Книга Холм грез. Белые люди, страница 28. Автор книги Артур Мейчен

Разделитель для чтения книг в онлайн библиотеке

Онлайн книга «Холм грез. Белые люди»

Cтраница 28

Луциан доел завтрак, отставил поднос в сторону и собрался было приняться за работу: несколько страниц, начерно написанных вечером, сильно тревожили его. Раскуривая свою давно утратившую приличный вид деревянную трубку, он вдруг вспомнил, что забыл распечатать конверт, надписанный неровным почерком мисс Дикон. Новостей было мало: отец чувствовал себя «как обычно», вторую неделю шли дожди, фермеры гнали сидр. Но в конце письма мисс Дикон не утерпела – пошли упреки и наставления.

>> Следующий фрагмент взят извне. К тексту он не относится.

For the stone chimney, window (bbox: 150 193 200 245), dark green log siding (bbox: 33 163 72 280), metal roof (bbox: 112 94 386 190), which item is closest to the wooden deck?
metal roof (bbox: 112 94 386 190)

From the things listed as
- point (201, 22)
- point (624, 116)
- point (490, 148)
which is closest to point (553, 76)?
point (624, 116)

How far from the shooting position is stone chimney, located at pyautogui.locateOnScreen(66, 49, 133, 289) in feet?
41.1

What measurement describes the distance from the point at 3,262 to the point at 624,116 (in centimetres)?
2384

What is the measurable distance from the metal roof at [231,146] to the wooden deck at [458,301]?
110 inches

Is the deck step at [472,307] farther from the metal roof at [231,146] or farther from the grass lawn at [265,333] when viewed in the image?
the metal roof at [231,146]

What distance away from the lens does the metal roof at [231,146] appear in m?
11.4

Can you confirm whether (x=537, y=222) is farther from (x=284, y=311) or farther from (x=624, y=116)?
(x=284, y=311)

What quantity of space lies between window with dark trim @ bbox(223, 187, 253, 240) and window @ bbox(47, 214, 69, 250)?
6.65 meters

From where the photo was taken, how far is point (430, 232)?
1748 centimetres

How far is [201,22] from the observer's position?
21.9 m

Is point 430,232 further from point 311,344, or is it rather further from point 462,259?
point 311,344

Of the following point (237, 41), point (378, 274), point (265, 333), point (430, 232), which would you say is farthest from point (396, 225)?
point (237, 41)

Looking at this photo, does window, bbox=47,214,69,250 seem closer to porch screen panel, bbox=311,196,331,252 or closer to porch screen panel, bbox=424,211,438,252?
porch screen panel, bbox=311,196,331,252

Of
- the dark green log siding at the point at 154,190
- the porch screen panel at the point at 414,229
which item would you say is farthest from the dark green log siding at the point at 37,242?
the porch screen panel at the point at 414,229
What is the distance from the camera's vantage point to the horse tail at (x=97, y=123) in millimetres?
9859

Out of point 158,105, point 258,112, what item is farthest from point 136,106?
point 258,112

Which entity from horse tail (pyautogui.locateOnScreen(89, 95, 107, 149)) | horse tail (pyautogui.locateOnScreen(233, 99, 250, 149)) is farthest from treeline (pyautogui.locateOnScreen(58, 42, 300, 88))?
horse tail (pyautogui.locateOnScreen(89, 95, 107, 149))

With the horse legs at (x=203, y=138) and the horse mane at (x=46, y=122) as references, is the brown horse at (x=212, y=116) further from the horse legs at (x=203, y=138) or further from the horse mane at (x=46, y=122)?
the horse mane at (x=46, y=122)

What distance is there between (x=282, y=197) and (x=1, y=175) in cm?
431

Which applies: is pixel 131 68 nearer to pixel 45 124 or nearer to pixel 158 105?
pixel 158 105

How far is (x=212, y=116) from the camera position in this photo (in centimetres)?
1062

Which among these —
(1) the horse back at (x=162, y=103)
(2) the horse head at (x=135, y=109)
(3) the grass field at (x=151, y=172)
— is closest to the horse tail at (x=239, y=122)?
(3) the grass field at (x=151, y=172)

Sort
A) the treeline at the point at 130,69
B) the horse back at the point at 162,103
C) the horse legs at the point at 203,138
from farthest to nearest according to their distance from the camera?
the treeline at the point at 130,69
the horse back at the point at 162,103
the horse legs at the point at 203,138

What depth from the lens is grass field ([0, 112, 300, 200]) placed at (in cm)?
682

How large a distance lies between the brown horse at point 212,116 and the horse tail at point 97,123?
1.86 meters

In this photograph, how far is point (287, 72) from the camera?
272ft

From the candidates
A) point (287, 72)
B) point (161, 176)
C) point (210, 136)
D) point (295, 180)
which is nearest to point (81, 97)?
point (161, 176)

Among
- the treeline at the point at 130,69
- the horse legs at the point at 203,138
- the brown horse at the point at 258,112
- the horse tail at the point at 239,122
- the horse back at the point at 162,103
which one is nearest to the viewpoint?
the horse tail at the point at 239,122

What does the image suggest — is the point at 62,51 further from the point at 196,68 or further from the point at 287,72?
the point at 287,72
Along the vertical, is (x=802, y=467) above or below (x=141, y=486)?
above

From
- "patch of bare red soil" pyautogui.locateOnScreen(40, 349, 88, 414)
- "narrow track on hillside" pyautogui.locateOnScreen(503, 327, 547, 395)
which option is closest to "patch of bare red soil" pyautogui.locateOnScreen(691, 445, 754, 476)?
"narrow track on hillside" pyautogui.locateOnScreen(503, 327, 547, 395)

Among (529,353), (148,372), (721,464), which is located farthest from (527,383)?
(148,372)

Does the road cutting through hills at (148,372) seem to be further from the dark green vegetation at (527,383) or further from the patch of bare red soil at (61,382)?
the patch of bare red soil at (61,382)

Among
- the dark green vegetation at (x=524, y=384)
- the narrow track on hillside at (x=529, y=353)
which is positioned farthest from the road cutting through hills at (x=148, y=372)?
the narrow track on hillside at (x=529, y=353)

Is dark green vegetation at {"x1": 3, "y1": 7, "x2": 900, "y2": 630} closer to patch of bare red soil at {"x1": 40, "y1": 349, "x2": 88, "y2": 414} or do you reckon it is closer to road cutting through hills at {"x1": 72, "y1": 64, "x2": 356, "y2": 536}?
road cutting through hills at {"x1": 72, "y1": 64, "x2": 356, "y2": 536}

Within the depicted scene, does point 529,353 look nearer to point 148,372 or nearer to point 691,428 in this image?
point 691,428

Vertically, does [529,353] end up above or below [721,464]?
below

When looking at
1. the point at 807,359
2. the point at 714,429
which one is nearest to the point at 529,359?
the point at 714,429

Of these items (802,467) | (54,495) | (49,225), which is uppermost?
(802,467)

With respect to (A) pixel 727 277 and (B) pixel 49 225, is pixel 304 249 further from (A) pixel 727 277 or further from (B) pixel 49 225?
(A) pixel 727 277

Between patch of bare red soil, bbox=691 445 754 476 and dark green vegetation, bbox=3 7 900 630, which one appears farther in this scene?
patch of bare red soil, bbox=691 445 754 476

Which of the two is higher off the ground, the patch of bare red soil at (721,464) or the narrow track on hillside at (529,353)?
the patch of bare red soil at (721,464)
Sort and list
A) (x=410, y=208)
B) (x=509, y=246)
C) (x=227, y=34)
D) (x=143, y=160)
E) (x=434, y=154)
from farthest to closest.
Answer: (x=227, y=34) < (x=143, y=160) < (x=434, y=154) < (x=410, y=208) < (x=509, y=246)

«Во вторник я была в Каэрмаене, – издали завела она. – Навестила Джервейзов и Диксонов. Когда я сказала, что ты стал писателем и теперь живешь в Лондоне, мистер Джервейз с улыбкой заметил, что эта профессия, к сожалению, никому не сулит больших доходов. Мистер Джервейз имеет все основания гордиться своим Генри – тот занял пятое место на каком-то экзамене и получил почти четыреста фунтов стипендии. Конечно, все Джервейзы в восторге. Потом я зашла на чай к Диксонам. Миссис Диксон спрашивала, удалось ли тебе что-нибудь опубликовать, и я вынуждена была ответить, что ничего об этом не знаю. Она показала мне книгу «Врач и его собака», которую прямо-таки рвут у продавцов из рук и хвалят в каждой газете. Так вот, она велела передать тебе, что если и стоит вообще браться за перо, то следует писать что-нибудь в таком духе. Мистер Диксон вышел из своего кабинета и присоединился к нам. В разговоре вновь всплыло твое имя. Он считает большой ошибкой делать литературу основной профессией и полагает, что получить работу в какой-нибудь фирме было бы гораздо более благоразумно и пристойно. Он также заметил, что у тебя нет университетского образования, а значит, нет нужных друзей, но ты будешь на каждом шагу встречать людей, успевших завести хорошие связи и приобрести светский лоск. Так вот, с этими людьми ты не сможешь состязаться. Он рассказал об успехах Эдварда в Оксфорде. Эдвард пишет, что уже познакомился с некоторыми влиятельными аристократами и что его ближайшим другом стал Филипп Баллингем, сын сэра Джона Баллингема. Разумеется, Диксоны очень довольны успехами Эдварда. Боюсь, мой дорогой Луциан, что ты переоценил свои силы. Может быть, еще не поздно подыскать нормальную работу, а не тратить свое время на вздорные и никому не нужные книги? Я очень хорошо понимаю, что думают по этому поводу Джервейзы и Диксоны: они считают, что праздность не идет на пользу такому молодому человеку, как ты, и чаще всего порождает дурные привычки. Ты же знаешь, мой дорогой Луциан, что я пишу все это только из любви к тебе, и не станешь на меня сердиться».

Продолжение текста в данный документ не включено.